Wilson Lima disse que a reforma administrativa tem sinergia com a construção do Plano Plurianual 2020-2023, que vai abranger compromissos assumidos pelo governador desde a campanha eleitoral e fazem parte do seu plano de Governo.
“A reforma vai trazer um modelo de gestão que vai nos dar números, parâmetros, para que a gente possa planejar estrategicamente o governo, evitando gastos desnecessários e entregando melhores resultados”, destacou o governador.
Ajustes iniciais
O vice-governador e chefe da Casa Civil, Carlos Almeida, explicou que a reforma está tomando forma após quase seis meses de governo devido à necessidade, inicialmente, de ajustar a máquina pública para mantê-la funcionando, diante do cenário de déficit orçamentário e dívidas, encontrado em janeiro deste ano.
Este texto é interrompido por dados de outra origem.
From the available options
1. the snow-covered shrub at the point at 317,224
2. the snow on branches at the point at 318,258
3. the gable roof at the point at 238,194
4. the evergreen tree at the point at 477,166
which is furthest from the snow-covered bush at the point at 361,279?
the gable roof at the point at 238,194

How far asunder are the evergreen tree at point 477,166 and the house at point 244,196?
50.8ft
“Hoje temos uma uniformização da administração, que era necessária para que pudéssemos agora fazer a reforma que precisamos, caminhando junto com o PPA”, completou o vice-governador, ao destacar que o Projeto de Lei com as mudanças da primeira etapa da reforma deve ser encaminhado para Assembleia Legislativa em julho.
Reforma
Representantes do MBC (Movimento Brasil Competitivo), que assessoram o governo na elaboração da reforma administrativa, apresentaram, durante a reunião com os secretários, as linhas gerais da nova estrutura governamental que será implantada.
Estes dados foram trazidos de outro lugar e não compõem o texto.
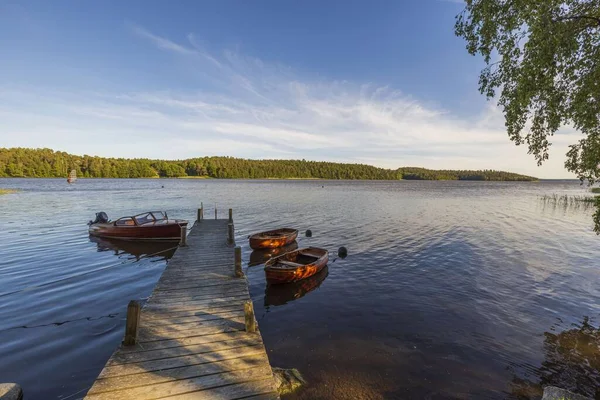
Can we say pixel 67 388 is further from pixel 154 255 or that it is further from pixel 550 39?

Entre as principais mudanças está a transformação da CGL (Comissão Geral de Licitação) no CSC (Centro de Serviços Compartilhados), absorvendo as competências da Central de Compras Governamentais, com o objetivo de otimizar as aquisições de bens e serviços.
Será criada a UGI (Unidade de Gestão Integrada), subordinada ao governador do Estado, com suporte operacional da Casa Civil. A unidade ficará responsável pelo planejamento e acompanhamento do novo modelo de gestão governamental, que também adotará, com a reforma, sistemas operacionais que vão agrupar órgãos estaduais, por áreas temáticas, com o objetivo de fazer com que as políticas públicas definidas pelo governo sejam efetivamente executadas. Para isso, serão estabelecidos vínculos de supervisão, correlação ou complementariedade entre os órgãos.
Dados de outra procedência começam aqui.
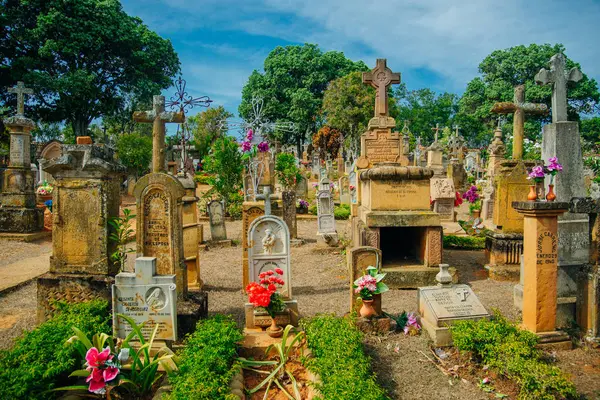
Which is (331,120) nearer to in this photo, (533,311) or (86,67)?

O estudo sobre extinções, fusões ou incorporações de órgãos da estrutura administrativa ainda está em fase de conclusão e será incluído no PL a ser encaminhado à Assembleia Legislativa.
Redução de cargos
O MBC iniciará também em julho uma segunda etapa da reforma administrativa, que incluirá a reestruturação interna dos órgãos estaduais, que estarão adequadas ao novo modelo de gestão governamental.
Também nesta etapa, o MBC deve concluir o Censo de Atividades, que consiste no levantamento e revisão de funções dos cargos em comissão, o que vai, segundo especialistas da consultoria, contribuir para uma reforma administrativa qualificada, a partir do entendimento do que cada colaborador faz e o estabelecimento de uma estrutura mais adequada ao novo modelo de gestão. Com o Censo, os cargos comissionados serão revisados e a estrutura de remuneração também reformulada.
PPA
O secretário de Estado de Planejamento, Jório Veiga, apresentou, na reunião, o trabalho que está sendo feito na construção do PPA 2020-2023. “Assumimos a atual gestão executando um plano de quatro anos atrás. Então o trabalho feito pelo MBC, que teve o cuidado de buscar informações, desde a fase de transição do novo governo, foi importante para começarmos a elaborar o novo PPA”, ressaltou.
De acordo com Jório Veiga, o novo PPA está sendo elaborado com as seguintes premissas: governança em rede e gestão orientada por resultados; transparência e participação cidadã; parcerias como estratégia de desenvolvimento; transformação por meio das pessoas; e equilíbrio, sustentabilidade fiscal e qualidade do gasto público.